Gas: pipa baru antara Israel dan Gaza. Perjanjian antara Qatar, PBB dan UE.

Qatar, PBB dan Uni Eropa akhirnya mencapai kesepakatan untuk pasokan gas dari Israel ke pembangkit listrik Gaza. Sebagai konsekuensi logis dan diinginkan, kapasitas produksi listrik di Jalur Gaza akan semakin meningkat, sehingga mengurangi biaya. Utusan Qatar untuk masalah Israel-Palestina mengumumkan hal ini Muhammad al-Amadi. Proyek tersebut melibatkan penjualan gas kepada Otoritas Nasional Palestina oleh perusahaan tersebut Chevron Delek dan pembangunan jaringan pipa antara Israel dan Gaza, yang akan segera dimulai dan akan selesai dalam dua tahun. Uni Eropa akan menginvestasikan lima juta dolar. Al-Amadi juga mengatakan bahwa negaranya bersedia terus mendukung ekonomi Gaza selama ketenangan tetap ada di daerah tersebut dan permusuhan berhenti. Bahkan menteri energi Israel Yuval Steinitz menegaskan minat dalam implementasi perjanjian.

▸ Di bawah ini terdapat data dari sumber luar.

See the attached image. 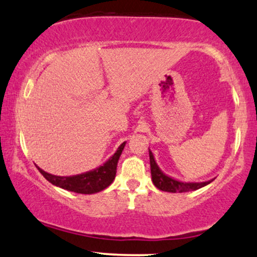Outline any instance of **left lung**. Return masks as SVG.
<instances>
[{
  "mask_svg": "<svg viewBox=\"0 0 257 257\" xmlns=\"http://www.w3.org/2000/svg\"><path fill=\"white\" fill-rule=\"evenodd\" d=\"M150 151V164H151V175H152V182L153 184L158 188L159 190L168 191V193H187V191L197 190L200 188L205 187V185L209 184L213 182V179L206 182H182L178 179L170 177V176L165 175L160 170V168L157 164L156 159L152 151Z\"/></svg>",
  "mask_w": 257,
  "mask_h": 257,
  "instance_id": "1",
  "label": "left lung"
}]
</instances>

Israel mengontrol impor bahan bakar diesel yang diperlukan untuk menjalankan satu-satunya pembangkit listrik di Jalur itu, yang dibangun pada tahun 2002. Sebuah cadangan gas alam ditemukan di lepas pantai Gaza pada tahun 2000, tetapi embargo yang diberlakukan Israel mencegah penggunaannya, yang membuatnya perlu untuk membeli bahan bakar hanya dari Israel, yang juga menjual listrik ke Palestina, melalui Israel Electric Corp.

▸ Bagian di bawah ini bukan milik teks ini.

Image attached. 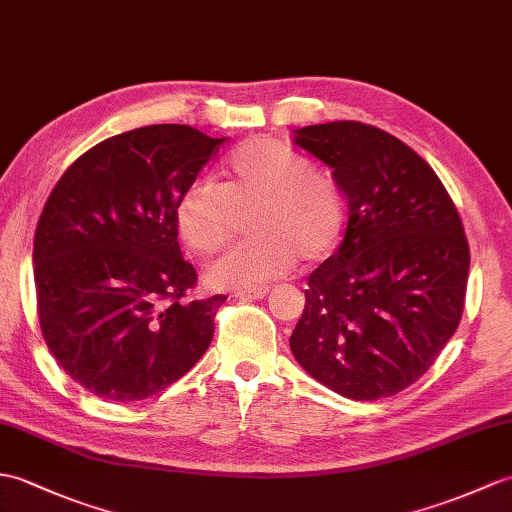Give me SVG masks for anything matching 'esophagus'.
Here are the masks:
<instances>
[{
  "label": "esophagus",
  "mask_w": 512,
  "mask_h": 512,
  "mask_svg": "<svg viewBox=\"0 0 512 512\" xmlns=\"http://www.w3.org/2000/svg\"><path fill=\"white\" fill-rule=\"evenodd\" d=\"M268 288H253V290H240L235 292V299H264Z\"/></svg>",
  "instance_id": "obj_1"
}]
</instances>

Pada tahun 2006, Israel membom pembangkit listrik untuk pertama kalinya, yang harus ditutup. Saat itu, pemerintah Mesir - yang dibiayai oleh Otoritas Palestina - memutuskan untuk membantu dengan menyediakan listrik bagi warga di kawasan Rafah. Pabrik kembali beroperasi pada Desember 2007, tetapi sejak itu siklus pembukaan dan penutupan telah dimulai karena pemboman rutin, kurangnya suku cadang dan gangguan dalam pasokan bahan bakar Israel.

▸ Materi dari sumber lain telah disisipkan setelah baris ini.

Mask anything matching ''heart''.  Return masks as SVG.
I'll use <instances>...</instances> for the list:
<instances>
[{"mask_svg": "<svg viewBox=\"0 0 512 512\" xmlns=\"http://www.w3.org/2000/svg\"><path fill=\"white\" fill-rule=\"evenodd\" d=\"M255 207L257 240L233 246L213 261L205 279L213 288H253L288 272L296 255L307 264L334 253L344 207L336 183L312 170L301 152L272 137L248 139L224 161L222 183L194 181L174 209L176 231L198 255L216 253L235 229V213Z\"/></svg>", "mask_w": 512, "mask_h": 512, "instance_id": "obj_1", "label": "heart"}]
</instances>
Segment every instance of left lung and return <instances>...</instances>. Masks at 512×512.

Pada tahun 2009, Uni Eropa menghentikan pembiayaan pembelian solar untuk pembangkit listrik tersebut. Hingga saat itu, dana Eropa telah mengalir ke Otoritas Palestina, yang menggunakannya untuk membayar bahan bakar yang diimpor ke Gaza. Pada saat itu, perselisihan dimulai antara Hamas, yang menguasai Gaza, dan Fatah, yang mengatur PA di Tepi Barat. Siapa yang harus membayar bahan bakar? Hamas - tuduhan Otoritas Palestina - telah menolak untuk melakukan bagiannya untuk berkontribusi pada hilangnya dana Eropa. Kurangnya kolaborasi ini sebagian karena penolakan terhadap pajak PA atas pembelian bahan bakar - pajak yang dipertahankan PA, karena, dikatakan, mereka menghabiskan sumber daya lain untuk pembangunan dan dukungan di Gaza. Selain itu, pembangkit listrik tersebut dijalankan oleh perusahaan swasta - warisan dari Yasser Arafat - dan kontrak yang dimilikinya dengan Otoritas Palestina mengharuskan yang terakhir untuk membayar $ 2,5 juta sebulan terlepas dari berapa banyak listrik yang dihasilkan.

Selama bertahun-tahun, bentrokan antara Hamas dan Fatah telah menjadi pusat krisis energi. Pada Juni 2017, Presiden Otoritas Palestina Mahmoud Abbas dan Hussein al-Sheikh, anggota Komite Sentral Fatah dan Menteri Urusan Sipil, mencoba - melalui bentuk hukuman kolektif - untuk menekan Hamas agar menyerahkan kendali atas Jalur itu. Mereka kemudian meminta pemerintah Israel untuk mengurangi pasokan listrik ke Gaza hingga 30% (tindakan tersebut kemudian ditinggalkan pada Januari 2018).

Pada November 2018, pemerintah Qatar mengumumkan sumbangan $ 60 juta untuk membeli bahan bakar, yang dibeli Perserikatan Bangsa-Bangsa dari Israel dan kemudian diimpor ke Gaza untuk menjalankan lebih banyak turbin di pembangkit listrik.

Kemarin, berita tentang perjanjian baru membawa harapan kembali ke wilayah di mana api semakin sering digunakan untuk menghangatkan dan menyalakan lilin untuk menerangi rumah.

Gas: pipa baru antara Israel dan Gaza. Perjanjian antara Qatar, PBB dan UE.